Importantly, John has no direct knowledge of the outside world. He is classifying his perceptual experiences regardless of whether we call the measure objective or subjective. No matter how the question is posed, language does not give John any special powers to make his report more subjective. When only trials on which John reported no conscious perception are analyzed, we are essentially taking only misses and discarding hits. This approach creates two problems. First, classifying a trial as a miss depends on John's ability to discriminate the signal (a red circle) from the noise (monitor background) as well as on his criterion placement. Because the distribution of hits and misses depends on arbitrary criterion placement, such trials should not be interpreted in isolation (Schmidt, 2015). Second, an awareness measure is usually combined with an indirect measure (e.g., priming) in studies of unconscious perception. By selecting a subset of trials (misses) post-hoc, researchers may obtain above chance performance on an indirect measure for a purely statistical reason, the regression to the mean phenomenon (Shanks, 2017).

In a typical discrimination task, both hits and misses are used for calculating task performance. Although objective measures are not immune to response bias, a bias free signal detection measure of sensitivity (d') provides one way of analyzing task performance data. By treating a detection task as a discrimination task, one can calculate d' and obtain an objective measure of performance. Selecting only a subset of trials from a detection task (misses) doesn't suddenly make a measure subjective. We have only different types of tasks and associated task performances. The only question is how to properly analyze data from such tasks. One could still argue that misses in a detection task constitute a special, “No experience” category and are therefore more suitable for consciousness studies.

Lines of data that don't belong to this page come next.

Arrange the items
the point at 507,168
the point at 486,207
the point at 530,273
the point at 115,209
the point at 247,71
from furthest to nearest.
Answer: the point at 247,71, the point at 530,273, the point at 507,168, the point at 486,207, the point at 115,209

Is the “No Experience” Category Special?

To appreciate that direct visibility reports are no more subjective than objective measures, let us examine a detection task a bit closer. Because in a detection task, unlike in a discrimination task, one category is “No experience,” it seems natural to conclude that such subjective reports are closer to what the participant is experiencing, because this category presumably contains no phenomenology. But such a conclusion is unwarranted. One can run the same task but instead ask participants to rate the visibility on a popular perceptual awareness scale (PAS), which increases the number of response options from two to four. Using PAS, subjects report their visual experience using four ratings: (1) No experience, (2) Brief glimpse, (3) Almost clear experience, (4) Absolutely clear experience. Now the participants have a chance to report their experience on a finer scale. Suddenly what was in the previous task categorized as “No experience” is now distributed among additional categories, such as “Brief glimpse.” In fact, each conscious experience is unique and the participant is making fine discriminations and categorizing them into discrete classes based on the response options provided. The detection task is a discrimination task because our visual experiences (qualia) are perceptual discriminations. Otherwise we would have to conclude that using subjective visibility reports on PAS includes subjective and objective measures; comparing trials with ratings 1 and 2 would constitute a subjective measure, since it contains category “No experience” and comparing trials with ratings 2 and 3, an objective measure, since a “No experience” category is not included. Importantly, the “No experience” category does not represent a lack of phenomenology. A participant engaged in a perceptual detection task is experiencing monitor background when reporting “No experience” of the target stimulus. Instead of treating the “No experience” category as a special case, one could even argue that the categories “No experience” and “Brief glimpse” are closer in perceptual space than the categories “Brief glimpse” and “Almost clear experience.”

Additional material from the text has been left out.